Adversarial Robustness of Supervised Sparse Coding
This work addresses the challenge of adversarial examples for practitioners using sparse coding models, offering theoretical insights and practical certificates, though it is incremental by building on existing robustness frameworks.
The paper tackles the problem of adversarial robustness in machine learning by analyzing a supervised sparse coding model, providing a generalization bound and robustness certificate for end-to-end classification, and demonstrates applicability with certified accuracy on real data, comparing favorably to other methods.

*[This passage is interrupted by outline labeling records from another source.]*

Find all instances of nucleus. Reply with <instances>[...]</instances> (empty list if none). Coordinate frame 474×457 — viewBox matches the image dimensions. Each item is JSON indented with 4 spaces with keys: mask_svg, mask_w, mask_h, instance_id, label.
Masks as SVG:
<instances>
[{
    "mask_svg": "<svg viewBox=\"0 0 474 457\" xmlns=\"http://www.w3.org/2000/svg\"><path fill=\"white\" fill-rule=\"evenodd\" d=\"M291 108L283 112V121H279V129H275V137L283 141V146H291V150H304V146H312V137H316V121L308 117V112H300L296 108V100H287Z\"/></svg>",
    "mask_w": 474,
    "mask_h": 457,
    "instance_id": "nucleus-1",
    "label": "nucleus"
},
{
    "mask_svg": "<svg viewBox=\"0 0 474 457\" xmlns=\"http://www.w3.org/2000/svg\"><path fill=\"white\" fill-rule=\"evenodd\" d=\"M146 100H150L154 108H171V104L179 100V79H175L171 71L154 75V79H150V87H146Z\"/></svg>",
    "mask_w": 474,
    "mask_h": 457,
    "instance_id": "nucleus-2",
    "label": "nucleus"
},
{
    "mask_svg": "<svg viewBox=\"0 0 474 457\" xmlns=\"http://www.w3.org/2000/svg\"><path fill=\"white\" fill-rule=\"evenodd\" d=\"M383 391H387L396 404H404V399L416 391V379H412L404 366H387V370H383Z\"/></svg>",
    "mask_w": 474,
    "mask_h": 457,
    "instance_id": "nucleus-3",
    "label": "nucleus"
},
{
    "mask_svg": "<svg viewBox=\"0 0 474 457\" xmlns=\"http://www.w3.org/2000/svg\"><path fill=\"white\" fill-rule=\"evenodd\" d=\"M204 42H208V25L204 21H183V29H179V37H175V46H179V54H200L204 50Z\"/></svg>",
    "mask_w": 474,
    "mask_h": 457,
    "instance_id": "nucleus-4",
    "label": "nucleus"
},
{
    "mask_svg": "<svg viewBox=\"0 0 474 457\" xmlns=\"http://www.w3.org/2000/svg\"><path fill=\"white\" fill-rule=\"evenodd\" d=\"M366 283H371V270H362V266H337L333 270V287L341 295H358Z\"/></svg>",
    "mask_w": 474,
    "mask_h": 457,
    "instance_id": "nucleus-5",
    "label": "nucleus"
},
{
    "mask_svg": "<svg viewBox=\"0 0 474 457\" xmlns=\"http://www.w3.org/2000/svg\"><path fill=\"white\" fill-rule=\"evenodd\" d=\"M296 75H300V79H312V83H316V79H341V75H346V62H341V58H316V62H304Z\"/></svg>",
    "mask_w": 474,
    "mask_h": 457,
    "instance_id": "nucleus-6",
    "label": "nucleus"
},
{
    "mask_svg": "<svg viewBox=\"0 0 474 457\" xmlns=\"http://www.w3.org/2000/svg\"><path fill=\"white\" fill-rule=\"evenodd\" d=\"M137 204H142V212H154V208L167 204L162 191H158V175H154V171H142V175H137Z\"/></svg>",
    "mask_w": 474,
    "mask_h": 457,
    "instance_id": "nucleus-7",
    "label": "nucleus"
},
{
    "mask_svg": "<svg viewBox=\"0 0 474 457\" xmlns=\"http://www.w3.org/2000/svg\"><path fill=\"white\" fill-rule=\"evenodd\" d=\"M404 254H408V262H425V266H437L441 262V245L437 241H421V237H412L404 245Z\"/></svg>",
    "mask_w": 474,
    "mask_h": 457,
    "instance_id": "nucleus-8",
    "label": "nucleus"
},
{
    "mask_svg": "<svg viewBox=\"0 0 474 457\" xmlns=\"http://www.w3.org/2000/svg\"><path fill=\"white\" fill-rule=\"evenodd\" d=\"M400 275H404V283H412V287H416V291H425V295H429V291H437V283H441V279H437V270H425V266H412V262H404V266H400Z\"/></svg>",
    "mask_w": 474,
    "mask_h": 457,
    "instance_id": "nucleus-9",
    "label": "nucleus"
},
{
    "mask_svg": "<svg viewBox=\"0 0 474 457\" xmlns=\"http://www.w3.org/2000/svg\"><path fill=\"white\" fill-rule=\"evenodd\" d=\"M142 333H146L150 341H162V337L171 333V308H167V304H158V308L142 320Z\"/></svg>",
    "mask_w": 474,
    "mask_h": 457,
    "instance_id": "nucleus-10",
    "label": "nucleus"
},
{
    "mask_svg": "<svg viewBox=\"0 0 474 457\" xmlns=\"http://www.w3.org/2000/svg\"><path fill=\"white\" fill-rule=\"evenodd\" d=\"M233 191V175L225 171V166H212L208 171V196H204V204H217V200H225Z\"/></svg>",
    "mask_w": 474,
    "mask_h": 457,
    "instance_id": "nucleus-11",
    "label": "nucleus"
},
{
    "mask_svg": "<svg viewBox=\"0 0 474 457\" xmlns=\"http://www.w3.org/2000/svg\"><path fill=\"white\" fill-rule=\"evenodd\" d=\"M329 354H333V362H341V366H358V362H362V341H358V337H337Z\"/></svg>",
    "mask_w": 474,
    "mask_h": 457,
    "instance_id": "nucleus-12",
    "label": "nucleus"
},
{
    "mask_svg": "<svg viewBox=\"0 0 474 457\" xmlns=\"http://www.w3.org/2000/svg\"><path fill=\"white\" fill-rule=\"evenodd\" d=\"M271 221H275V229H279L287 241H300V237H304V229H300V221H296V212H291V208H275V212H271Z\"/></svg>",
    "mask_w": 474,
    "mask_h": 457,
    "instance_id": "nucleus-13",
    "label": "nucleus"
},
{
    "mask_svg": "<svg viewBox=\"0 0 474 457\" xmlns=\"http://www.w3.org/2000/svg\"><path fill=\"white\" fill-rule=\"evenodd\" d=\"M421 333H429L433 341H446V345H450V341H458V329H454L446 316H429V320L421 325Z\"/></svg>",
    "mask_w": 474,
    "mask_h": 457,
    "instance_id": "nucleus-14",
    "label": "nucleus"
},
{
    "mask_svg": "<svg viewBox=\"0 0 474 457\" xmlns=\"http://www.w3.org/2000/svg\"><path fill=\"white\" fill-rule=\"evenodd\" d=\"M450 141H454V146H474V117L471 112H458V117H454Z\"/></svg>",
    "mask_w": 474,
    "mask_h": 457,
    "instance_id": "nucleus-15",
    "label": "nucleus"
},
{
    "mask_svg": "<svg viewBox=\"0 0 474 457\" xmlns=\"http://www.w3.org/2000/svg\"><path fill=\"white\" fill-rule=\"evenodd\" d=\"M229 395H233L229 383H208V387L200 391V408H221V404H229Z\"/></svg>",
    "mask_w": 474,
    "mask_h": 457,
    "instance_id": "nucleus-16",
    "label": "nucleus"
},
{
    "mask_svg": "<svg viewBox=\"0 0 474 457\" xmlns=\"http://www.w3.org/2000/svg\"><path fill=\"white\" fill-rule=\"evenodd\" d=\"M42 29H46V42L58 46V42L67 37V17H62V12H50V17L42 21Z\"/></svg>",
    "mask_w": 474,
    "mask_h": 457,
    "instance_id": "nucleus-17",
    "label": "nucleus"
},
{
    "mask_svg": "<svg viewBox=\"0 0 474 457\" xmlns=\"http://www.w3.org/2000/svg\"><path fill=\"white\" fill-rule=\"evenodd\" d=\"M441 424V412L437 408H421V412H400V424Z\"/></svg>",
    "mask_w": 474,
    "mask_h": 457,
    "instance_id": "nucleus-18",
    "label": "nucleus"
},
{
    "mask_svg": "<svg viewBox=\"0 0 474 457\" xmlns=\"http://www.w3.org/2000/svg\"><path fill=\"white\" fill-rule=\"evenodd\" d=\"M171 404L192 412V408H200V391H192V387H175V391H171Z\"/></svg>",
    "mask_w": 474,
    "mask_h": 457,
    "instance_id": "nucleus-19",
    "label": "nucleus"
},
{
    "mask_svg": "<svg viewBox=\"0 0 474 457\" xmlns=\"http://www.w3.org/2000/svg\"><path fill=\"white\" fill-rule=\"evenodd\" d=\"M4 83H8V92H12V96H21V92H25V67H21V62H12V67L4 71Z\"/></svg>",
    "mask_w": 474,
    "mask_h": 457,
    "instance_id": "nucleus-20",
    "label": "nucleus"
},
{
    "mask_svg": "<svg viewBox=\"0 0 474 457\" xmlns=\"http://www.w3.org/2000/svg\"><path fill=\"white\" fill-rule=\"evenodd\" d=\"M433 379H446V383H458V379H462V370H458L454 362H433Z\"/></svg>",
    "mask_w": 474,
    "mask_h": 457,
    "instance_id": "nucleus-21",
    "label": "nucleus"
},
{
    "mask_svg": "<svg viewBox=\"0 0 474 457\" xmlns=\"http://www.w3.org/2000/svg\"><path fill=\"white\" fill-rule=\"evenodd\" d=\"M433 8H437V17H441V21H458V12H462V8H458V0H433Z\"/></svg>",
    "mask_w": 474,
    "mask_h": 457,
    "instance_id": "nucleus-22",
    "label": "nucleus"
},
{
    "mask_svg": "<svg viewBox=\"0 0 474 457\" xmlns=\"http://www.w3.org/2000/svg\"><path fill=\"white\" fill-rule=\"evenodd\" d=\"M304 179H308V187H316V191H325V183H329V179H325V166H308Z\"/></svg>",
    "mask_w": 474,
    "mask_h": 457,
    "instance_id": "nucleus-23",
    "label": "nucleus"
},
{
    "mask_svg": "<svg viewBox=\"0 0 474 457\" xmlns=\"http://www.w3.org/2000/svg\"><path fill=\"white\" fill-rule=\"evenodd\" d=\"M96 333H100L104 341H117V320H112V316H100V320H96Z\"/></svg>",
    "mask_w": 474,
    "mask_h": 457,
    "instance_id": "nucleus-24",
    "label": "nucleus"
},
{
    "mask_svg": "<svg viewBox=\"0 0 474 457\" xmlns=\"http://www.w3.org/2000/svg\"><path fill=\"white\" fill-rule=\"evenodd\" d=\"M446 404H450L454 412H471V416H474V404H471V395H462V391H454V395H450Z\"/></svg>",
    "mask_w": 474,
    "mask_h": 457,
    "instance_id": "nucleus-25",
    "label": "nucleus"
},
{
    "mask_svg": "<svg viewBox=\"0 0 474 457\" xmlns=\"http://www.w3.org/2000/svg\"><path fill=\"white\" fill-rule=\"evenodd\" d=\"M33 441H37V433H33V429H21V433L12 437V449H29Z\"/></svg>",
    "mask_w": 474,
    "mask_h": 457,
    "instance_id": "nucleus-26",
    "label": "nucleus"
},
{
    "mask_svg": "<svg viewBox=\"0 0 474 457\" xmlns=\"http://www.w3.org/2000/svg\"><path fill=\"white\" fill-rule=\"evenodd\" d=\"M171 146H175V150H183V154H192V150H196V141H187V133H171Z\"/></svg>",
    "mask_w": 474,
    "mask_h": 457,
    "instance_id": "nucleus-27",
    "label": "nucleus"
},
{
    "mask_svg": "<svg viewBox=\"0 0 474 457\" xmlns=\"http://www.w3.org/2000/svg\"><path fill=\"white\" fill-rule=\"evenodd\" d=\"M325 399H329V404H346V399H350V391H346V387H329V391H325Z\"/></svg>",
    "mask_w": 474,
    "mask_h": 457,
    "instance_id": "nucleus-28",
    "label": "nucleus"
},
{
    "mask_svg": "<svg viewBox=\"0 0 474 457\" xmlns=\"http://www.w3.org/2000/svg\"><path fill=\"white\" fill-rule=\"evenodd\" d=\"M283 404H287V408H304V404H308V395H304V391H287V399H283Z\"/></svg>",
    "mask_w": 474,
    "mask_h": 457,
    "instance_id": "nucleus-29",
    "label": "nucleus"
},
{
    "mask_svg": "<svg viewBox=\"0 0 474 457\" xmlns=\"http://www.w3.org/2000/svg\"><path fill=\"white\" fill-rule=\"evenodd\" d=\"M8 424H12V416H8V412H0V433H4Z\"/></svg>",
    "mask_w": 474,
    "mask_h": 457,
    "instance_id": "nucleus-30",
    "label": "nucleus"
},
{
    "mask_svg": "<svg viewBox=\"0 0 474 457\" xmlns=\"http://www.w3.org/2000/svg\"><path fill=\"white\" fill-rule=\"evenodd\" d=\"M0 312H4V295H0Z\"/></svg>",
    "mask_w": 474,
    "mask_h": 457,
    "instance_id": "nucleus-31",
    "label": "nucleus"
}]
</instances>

Several recent results provide theoretical insights into the phenomena of adversarial examples. Existing results, however, are often limited due to a gap between the simplicity of the models studied and the complexity of those deployed in practice. In this work, we strike a better balance by considering a model that involves learning a representation while at the same time giving a precise generalization bound and a robustness certificate. We focus on the hypothesis class obtained by combining a sparsity-promoting encoder coupled with a linear classifier, and show an interesting interplay between the expressivity and stability of the (supervised) representation map and a notion of margin in the feature space. We bound the robust risk (to $\ell_2$-bounded perturbations) of hypotheses parameterized by dictionaries that achieve a mild encoder gap on training data. Furthermore, we provide a robustness certificate for end-to-end classification. We demonstrate the applicability of our analysis by computing certified accuracy on real data, and compare with other alternatives for certified robustness.